Directions for this task:
Say how many lines below contain the word "camera". The number is the entire reply.

Available records:
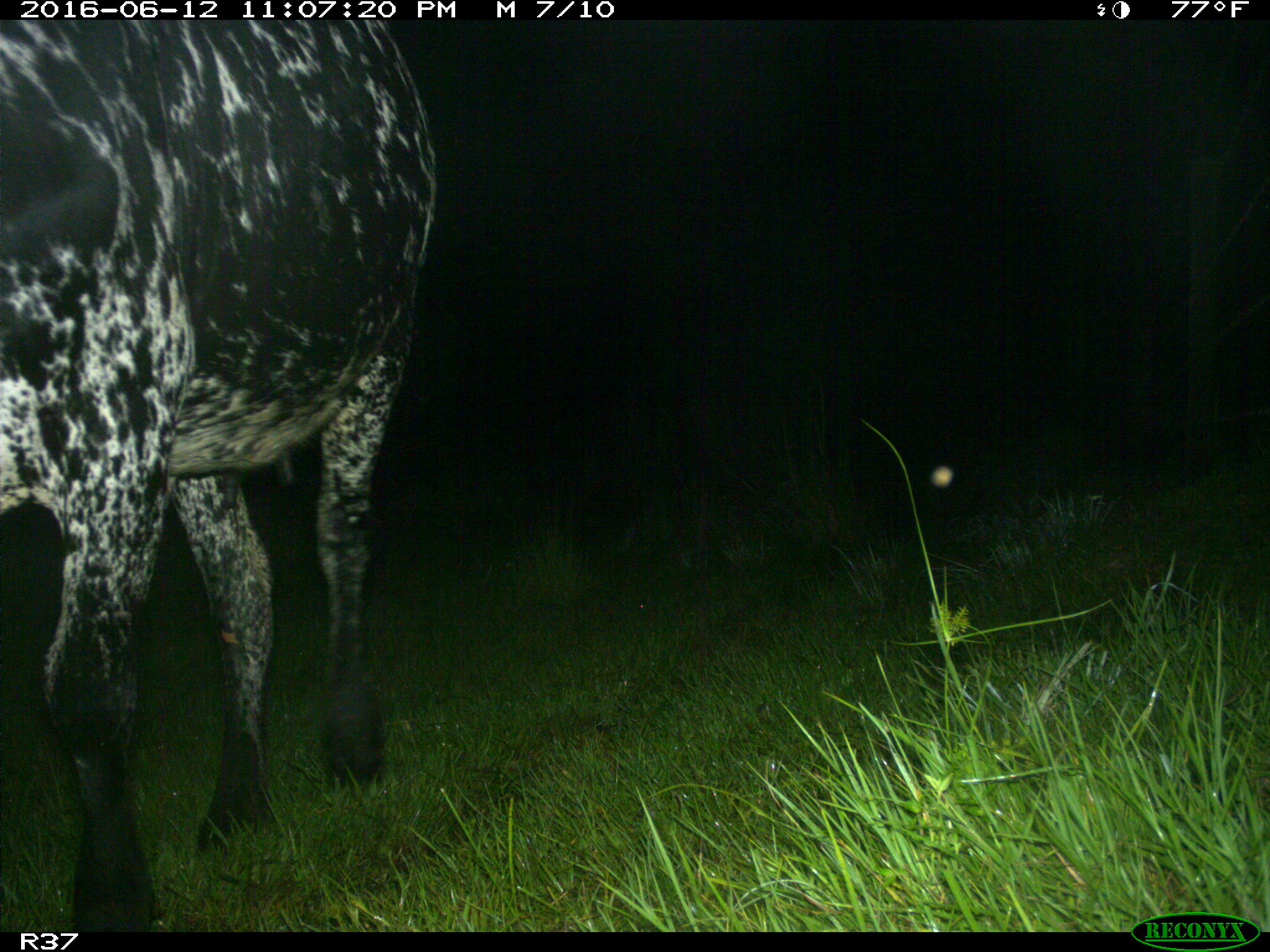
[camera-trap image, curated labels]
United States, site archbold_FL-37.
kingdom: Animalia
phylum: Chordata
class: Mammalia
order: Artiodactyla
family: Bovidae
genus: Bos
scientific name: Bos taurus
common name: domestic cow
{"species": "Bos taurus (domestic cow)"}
--
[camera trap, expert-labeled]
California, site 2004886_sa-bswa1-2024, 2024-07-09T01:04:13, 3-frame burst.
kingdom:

Your solution:
2